Upgrade within the container
The following scripts are for upgrading the software within the Docker Container. Three possible scenarios have to be covered:
- Upgrade of system packages (security fixes, UCS calls them Errata Updates)
- Upgrade of the operating system (a new patchlevel release or even a minor/major update of UCS (4.1-1 or 4.2-0))
- Upgrade of App packages, i.e. a new version (with the same DockerImage) was released
- These scripts are useful for a Docker Container to run indefinitely and never be replaced. As such, they are probably not important to image based Docker Apps.
- An inner script called when the App Center wants to find out whether the container may install package updates or release updates. By default, this is done automatically once a day. It can be triggered manually, too, though. The script needs to echo the result: packages if mere package updates are available. These include security fixes for operating system packages. release: RELEASE if a new version of the operating itself is available. RELEASE can be anything, it is just presented to the user. Note that the script does not search for App updates, nor does it search for a change in the DockerImage! This is done by the "outer" App Center.
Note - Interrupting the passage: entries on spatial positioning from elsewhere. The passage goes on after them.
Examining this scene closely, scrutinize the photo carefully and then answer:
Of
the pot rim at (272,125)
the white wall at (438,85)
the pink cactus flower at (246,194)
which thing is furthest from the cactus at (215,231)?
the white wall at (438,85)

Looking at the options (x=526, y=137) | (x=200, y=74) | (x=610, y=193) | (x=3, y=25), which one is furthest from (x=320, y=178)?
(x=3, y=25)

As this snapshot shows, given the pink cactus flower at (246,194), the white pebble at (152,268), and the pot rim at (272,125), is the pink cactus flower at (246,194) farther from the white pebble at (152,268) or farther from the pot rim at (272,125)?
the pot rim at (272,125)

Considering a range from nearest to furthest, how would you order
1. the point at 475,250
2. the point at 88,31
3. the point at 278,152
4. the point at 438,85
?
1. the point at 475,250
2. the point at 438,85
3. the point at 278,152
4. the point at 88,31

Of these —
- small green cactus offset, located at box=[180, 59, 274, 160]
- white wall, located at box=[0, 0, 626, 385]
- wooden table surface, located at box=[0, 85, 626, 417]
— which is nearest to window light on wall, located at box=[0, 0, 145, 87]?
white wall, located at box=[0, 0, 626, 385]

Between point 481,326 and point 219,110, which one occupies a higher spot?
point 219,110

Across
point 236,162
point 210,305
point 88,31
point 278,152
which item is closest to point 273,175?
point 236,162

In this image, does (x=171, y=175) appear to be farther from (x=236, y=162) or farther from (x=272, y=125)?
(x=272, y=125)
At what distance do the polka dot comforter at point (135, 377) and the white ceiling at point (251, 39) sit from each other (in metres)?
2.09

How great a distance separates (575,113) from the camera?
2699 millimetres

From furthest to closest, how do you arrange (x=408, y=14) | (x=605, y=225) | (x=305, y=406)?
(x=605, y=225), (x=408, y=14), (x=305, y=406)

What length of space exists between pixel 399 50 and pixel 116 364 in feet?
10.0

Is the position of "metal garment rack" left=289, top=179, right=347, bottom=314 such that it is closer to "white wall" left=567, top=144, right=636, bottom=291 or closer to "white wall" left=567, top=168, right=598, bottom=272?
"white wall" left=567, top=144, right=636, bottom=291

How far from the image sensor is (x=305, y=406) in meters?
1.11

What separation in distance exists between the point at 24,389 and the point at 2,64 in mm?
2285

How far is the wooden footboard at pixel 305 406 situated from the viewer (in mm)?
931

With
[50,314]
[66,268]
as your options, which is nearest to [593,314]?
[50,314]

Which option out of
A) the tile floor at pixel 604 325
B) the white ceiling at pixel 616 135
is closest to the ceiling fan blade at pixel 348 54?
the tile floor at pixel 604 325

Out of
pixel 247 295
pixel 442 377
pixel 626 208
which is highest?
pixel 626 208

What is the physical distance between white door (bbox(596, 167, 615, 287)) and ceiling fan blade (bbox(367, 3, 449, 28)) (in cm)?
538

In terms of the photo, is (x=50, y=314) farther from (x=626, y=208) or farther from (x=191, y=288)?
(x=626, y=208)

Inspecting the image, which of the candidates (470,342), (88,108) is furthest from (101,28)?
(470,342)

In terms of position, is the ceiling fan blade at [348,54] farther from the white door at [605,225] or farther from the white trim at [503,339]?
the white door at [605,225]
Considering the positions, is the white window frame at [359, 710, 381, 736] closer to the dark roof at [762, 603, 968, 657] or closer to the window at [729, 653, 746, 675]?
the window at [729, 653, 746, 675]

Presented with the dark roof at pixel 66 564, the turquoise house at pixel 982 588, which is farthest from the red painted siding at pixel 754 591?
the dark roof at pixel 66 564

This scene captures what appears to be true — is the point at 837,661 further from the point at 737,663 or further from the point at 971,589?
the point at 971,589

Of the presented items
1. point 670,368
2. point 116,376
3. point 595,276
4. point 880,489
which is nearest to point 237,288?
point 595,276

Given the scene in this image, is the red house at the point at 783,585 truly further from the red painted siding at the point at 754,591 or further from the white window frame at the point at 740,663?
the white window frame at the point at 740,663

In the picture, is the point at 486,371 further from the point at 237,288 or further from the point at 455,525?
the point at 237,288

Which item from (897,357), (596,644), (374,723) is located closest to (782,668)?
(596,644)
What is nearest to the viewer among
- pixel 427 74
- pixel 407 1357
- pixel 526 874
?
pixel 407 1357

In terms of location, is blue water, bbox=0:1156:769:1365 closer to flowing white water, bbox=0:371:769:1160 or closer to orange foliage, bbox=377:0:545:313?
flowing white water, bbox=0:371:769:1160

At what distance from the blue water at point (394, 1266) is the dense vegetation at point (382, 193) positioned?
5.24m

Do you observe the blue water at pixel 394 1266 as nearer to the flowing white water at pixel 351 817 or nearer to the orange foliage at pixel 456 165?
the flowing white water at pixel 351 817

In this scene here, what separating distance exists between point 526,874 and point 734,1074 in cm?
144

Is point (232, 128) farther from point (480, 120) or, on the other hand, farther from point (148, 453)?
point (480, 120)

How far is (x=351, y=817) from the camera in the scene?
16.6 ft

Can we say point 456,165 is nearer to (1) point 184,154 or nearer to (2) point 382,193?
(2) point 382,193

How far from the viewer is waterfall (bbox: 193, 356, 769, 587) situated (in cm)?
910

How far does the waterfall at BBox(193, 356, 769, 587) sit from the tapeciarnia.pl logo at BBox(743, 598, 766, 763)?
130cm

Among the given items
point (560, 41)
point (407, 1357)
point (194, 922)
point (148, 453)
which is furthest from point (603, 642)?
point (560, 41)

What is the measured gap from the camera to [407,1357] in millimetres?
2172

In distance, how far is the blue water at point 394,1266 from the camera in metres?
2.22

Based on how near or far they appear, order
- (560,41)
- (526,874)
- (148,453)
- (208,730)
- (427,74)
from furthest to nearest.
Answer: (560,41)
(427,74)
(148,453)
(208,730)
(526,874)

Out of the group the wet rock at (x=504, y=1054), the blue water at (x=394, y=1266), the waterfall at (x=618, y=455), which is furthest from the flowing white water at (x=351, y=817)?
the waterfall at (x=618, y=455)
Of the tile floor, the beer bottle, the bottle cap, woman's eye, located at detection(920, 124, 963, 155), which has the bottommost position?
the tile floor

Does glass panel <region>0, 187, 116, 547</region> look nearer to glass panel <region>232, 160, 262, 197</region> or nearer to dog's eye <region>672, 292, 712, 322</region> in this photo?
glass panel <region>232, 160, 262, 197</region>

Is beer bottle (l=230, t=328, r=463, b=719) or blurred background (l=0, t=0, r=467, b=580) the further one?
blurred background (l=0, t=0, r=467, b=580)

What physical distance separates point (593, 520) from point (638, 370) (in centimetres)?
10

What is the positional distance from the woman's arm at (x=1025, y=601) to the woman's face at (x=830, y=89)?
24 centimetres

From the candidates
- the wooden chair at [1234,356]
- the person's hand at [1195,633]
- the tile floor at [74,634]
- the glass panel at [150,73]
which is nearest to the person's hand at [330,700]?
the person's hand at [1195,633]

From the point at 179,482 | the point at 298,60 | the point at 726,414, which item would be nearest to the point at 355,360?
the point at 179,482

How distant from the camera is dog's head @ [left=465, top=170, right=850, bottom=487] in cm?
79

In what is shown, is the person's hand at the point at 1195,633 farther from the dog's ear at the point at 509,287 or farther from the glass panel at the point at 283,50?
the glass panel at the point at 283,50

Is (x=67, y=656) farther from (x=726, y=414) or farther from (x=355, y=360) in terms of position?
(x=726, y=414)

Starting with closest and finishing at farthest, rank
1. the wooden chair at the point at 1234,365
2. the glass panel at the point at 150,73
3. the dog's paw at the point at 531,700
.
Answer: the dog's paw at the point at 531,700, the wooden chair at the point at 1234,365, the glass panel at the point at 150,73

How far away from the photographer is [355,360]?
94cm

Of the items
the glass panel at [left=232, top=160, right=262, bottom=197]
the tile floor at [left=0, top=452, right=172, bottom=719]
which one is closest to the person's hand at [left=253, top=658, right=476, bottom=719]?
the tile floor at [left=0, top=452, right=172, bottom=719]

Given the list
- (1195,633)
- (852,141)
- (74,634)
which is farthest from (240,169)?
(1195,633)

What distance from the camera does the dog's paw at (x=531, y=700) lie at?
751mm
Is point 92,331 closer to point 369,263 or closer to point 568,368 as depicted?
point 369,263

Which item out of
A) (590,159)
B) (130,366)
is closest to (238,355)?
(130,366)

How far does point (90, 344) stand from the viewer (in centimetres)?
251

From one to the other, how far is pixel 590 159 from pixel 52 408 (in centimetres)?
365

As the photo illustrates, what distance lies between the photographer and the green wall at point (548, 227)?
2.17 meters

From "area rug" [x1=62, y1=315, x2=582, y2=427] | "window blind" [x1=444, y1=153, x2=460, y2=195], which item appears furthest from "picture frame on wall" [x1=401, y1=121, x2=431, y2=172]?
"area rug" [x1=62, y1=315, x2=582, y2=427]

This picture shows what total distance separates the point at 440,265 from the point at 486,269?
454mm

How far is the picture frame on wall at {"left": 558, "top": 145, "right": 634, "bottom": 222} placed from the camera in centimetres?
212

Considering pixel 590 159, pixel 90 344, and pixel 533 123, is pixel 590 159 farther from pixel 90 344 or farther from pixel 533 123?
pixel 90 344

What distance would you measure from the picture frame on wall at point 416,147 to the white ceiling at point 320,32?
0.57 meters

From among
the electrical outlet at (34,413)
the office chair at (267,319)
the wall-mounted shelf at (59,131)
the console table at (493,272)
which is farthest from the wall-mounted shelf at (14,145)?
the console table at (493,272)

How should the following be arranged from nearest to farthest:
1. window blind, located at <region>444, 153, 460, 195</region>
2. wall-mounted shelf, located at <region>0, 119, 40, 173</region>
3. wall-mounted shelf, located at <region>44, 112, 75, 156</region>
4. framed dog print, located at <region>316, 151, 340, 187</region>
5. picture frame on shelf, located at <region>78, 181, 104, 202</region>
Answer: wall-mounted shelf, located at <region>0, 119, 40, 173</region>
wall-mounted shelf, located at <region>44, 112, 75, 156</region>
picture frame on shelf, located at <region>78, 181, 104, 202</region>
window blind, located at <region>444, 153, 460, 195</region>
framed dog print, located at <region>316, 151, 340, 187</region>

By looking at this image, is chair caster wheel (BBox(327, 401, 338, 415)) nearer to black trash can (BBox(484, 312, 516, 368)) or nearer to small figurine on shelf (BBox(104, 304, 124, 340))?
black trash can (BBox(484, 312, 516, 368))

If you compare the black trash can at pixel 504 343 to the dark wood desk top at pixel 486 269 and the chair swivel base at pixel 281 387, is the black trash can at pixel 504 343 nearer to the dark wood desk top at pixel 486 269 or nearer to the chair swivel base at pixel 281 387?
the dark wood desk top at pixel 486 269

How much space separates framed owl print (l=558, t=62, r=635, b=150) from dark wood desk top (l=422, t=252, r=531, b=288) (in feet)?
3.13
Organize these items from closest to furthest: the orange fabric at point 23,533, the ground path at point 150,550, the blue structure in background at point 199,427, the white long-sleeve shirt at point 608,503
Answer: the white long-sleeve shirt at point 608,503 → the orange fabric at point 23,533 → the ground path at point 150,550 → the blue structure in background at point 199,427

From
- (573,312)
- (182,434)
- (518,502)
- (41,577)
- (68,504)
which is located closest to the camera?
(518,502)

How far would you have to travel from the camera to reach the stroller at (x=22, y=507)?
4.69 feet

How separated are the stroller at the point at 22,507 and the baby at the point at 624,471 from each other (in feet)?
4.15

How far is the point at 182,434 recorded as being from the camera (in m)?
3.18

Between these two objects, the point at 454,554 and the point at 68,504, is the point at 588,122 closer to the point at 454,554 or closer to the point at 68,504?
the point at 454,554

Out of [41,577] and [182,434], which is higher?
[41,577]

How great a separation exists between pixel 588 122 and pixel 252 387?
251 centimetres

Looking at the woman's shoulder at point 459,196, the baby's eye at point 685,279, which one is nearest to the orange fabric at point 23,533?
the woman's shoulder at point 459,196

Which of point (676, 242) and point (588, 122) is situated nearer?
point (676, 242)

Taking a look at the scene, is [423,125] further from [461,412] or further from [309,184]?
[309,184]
- An inner script called when (all) updates of existing packages shall be installed.
- An inner script called when a new version of the operating system shall be installed.
- An inner script called when a new version of the App packages shall be installed. This script is different from update_packages. This has technical reasons, because for normal UCS based Docker images, this requires a new repository to be registered. But it also has usability reasons: First, users may want to distinguish between necessary, stability improving package updates and (potentially) ground-shaking App updates; second, at least the UCS containers are configured to install security / stability updates automatically.